Last year marked the first time in our Company's history (dating back to 2013 when we listed our shares on the NYSE) that our proposal to ratify our NEOs' compensation, in an advisory vote often times referred to as Say-on-Pay, received less than 93% stockholder support. While this vote reflected approval of our executive compensation program, it was at a lower level of support (67%) than we had experienced in the two most recent years (over 97% in favor for 2017 and 2016) and at a lower level of support than we desired. Due to this reduced level of support, we engaged in investor outreach to better understand our investors' concerns and to solicit feedback on our executive compensation program, as described in the 2018 Say on Pay Vote and Stockholder Engagement section of this proxy statement. We plan to continue our engagement with our stockholders in 2019, as we believe the perspectives shared by our stockholders provide valuable information to be considered in our decision-making process.
◇ ◇ ◇ ◇ ◇ ◇ ◇
According to the Say-on-Pay passage, what level of stockholder support did last year's proposal to ratify NEO compensation receive?

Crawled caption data
◇ ◇ ◇ ◇ ◇ ◇ ◇
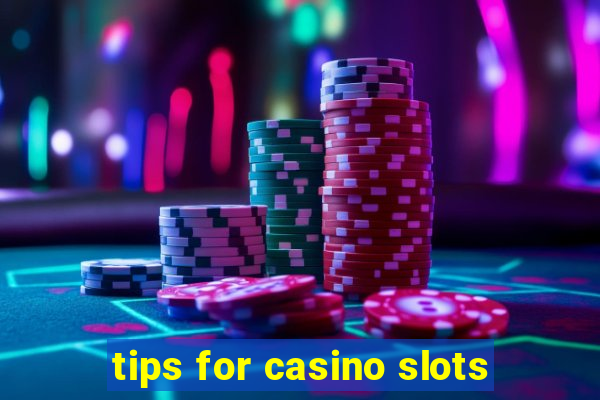 tips for casino slots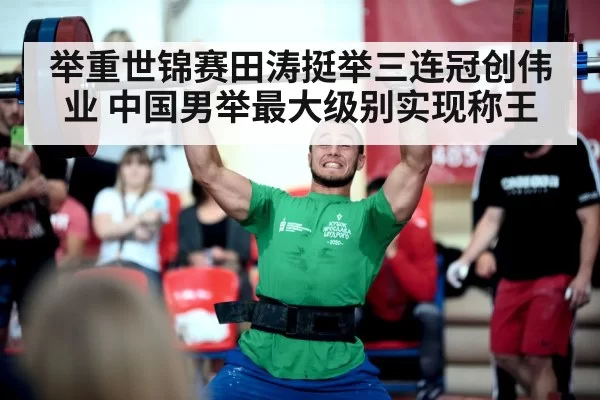 举重世锦赛田涛挺举三连冠创伟业 中国男举最大级别实现称王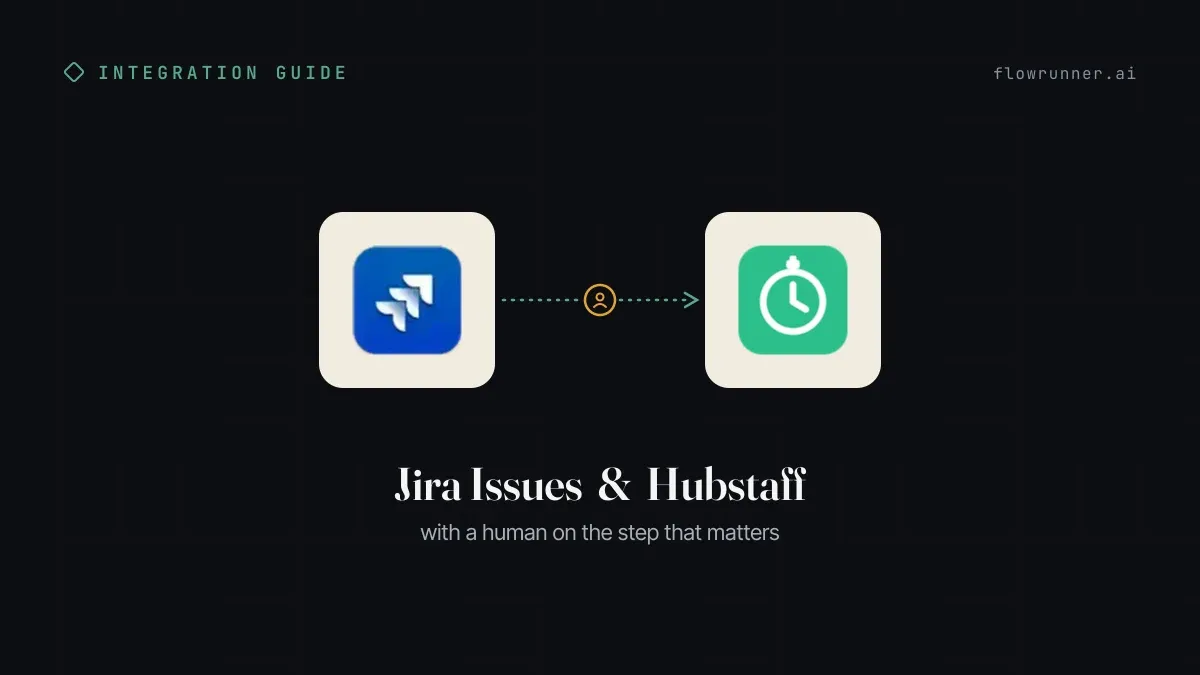 How to Connect Jira with Hubstaff (With or Without an AI Agent)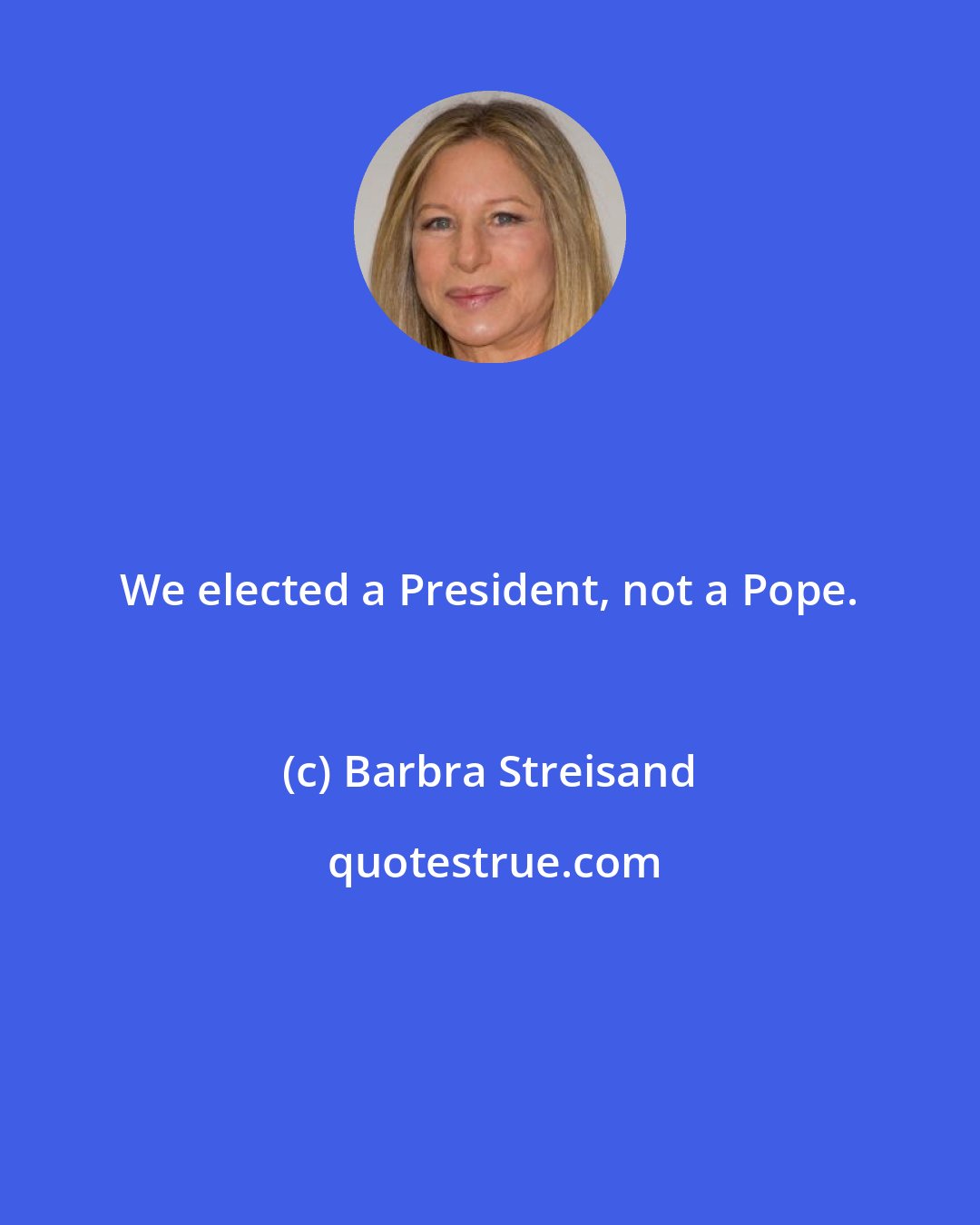 Barbra Streisand: We elected a President, not a Pope.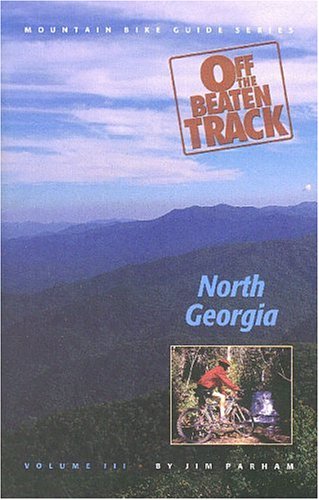 9781889596136: Off the Beaten Track: North Georgia (Off the Beaten Track Mountain Bike Guide) [Idioma Ingls]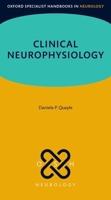 Clinical Neurophysiology (Oxford Specialist Handbooks in Neurology) 0198898231 Book Cover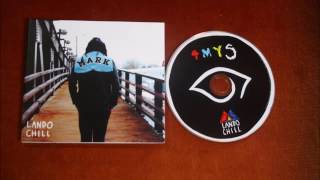 Lando Chill - Gospel Of The Chill Ft. (Runt) (For Mark, Your Son 2016)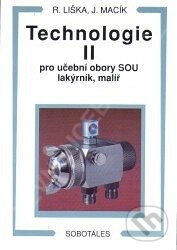 Levně Technologie II - pro učební obory SOU lakýrník, malíř - kniha z kategorie Stavebníctvo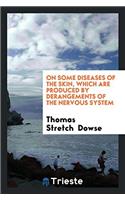 On some diseases of the skin, which are produced by derangements of the nervous system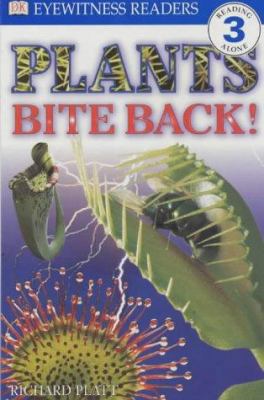 Plants Bite Back (DK Readers Level 3) 0751359874 Book Cover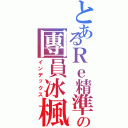 とあるＲｅ精準の團員冰楓（インデックス）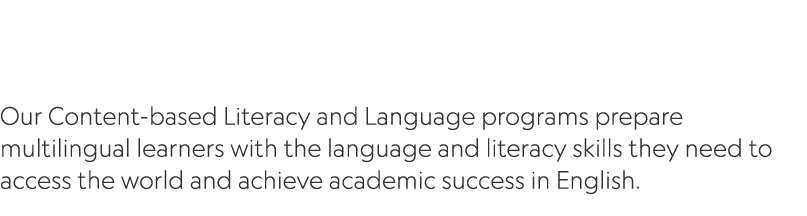  Our Content based Literacy and Language programs prepare multilingual learners with the language and literacy skills...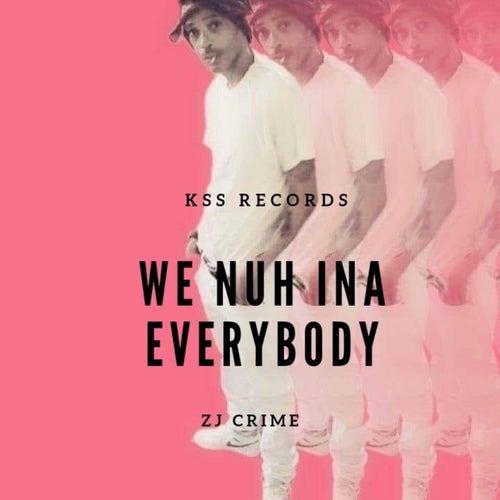 01.We Nuh Ina Everybody ( feat.Zj Crime)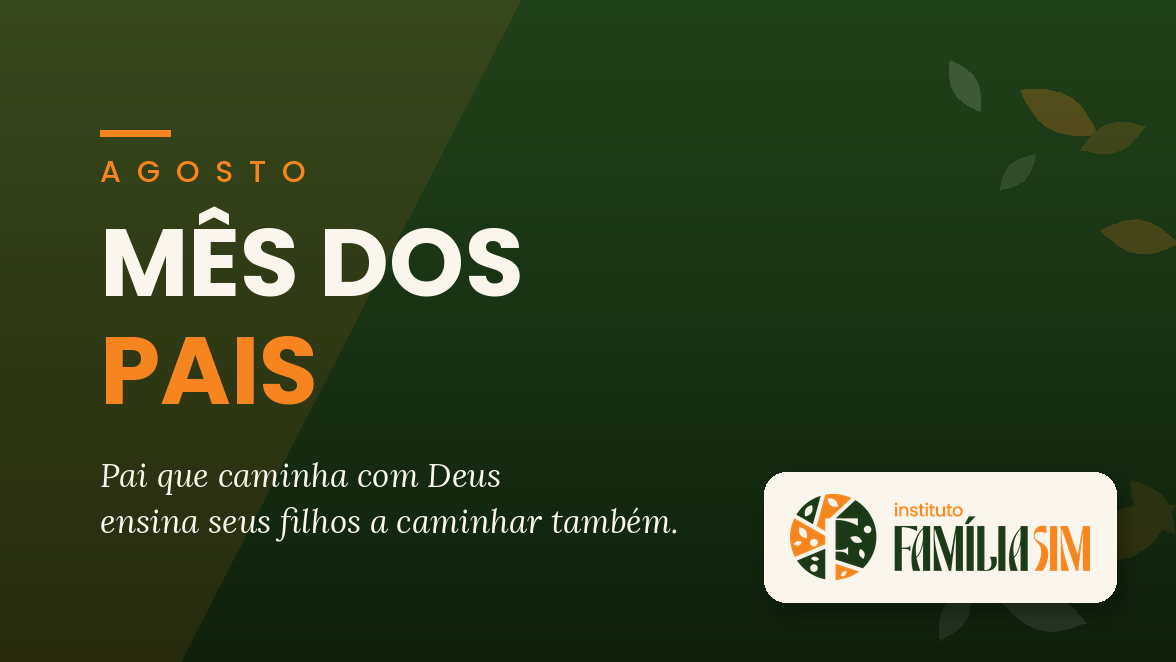 Agosto é Mês dos Pais
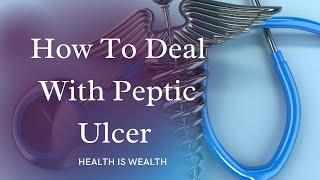 How To Deal With Peptic Ulcer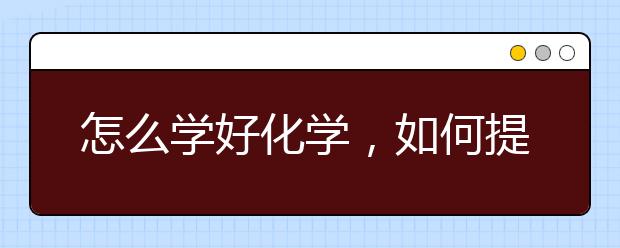 怎么学好化学，如何提高化学成绩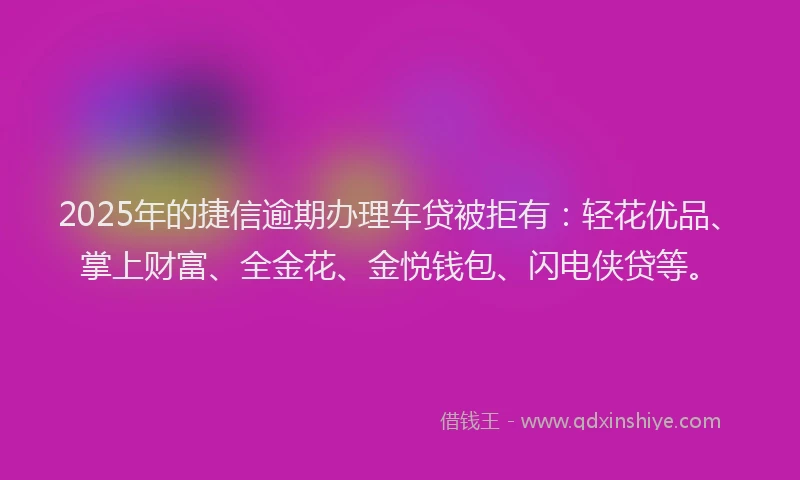 2025年的捷信逾期办理车贷被拒有：轻花优品、掌上财富、全金花、金悦钱包、闪电侠贷等。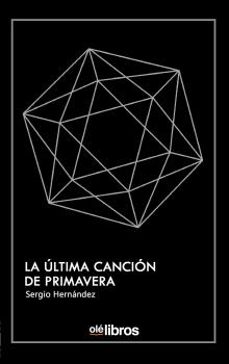 la ultima cancion de primavera-sergio hernandez carrasco-9788417737627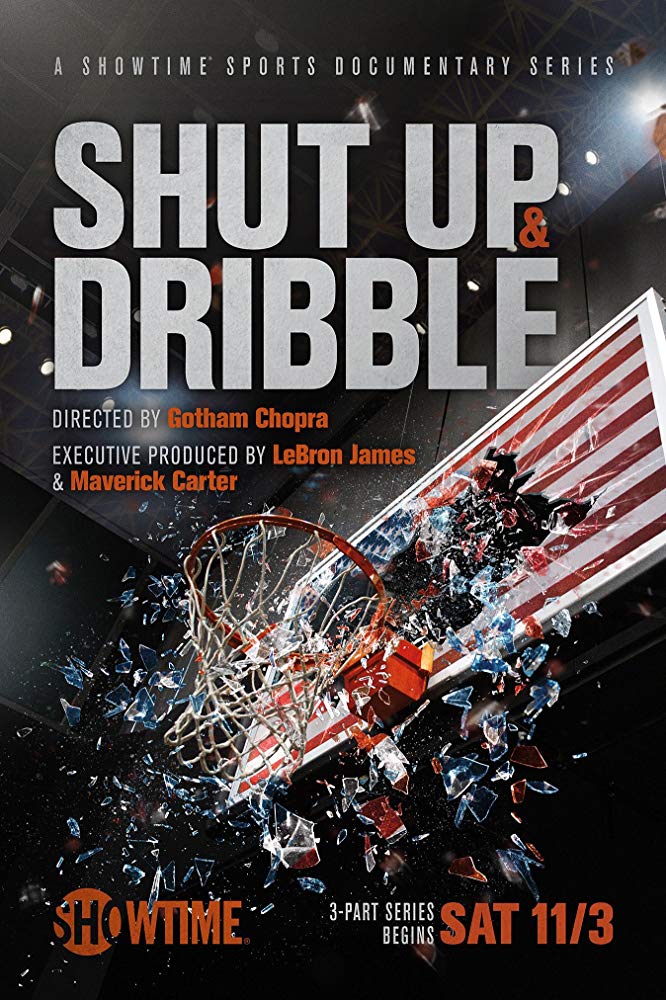 Shut Up and Dribble (2018)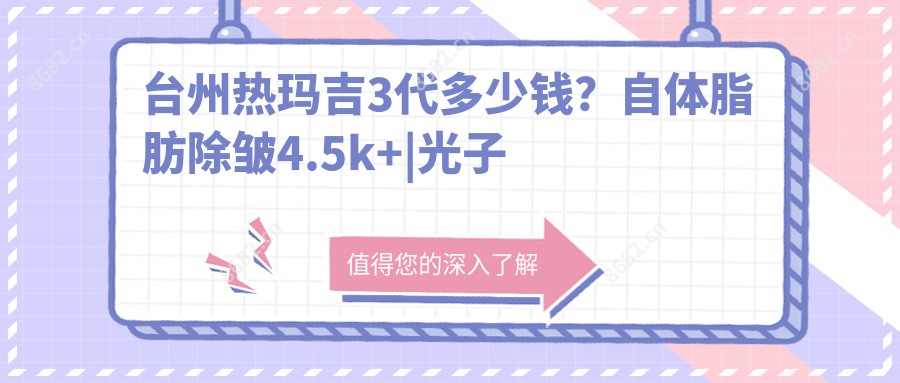 台州热玛吉3代多少钱？自体脂肪除皱4.5k+|光子除皱4k+，附带10家受欢迎医院价目表！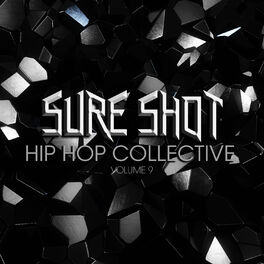 Album cover of Sure Shot: Hip Hop Collective, Vol. 9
◇ ◇ ◇ ◇ ◇ ◇ ◇
## Finished task:
67%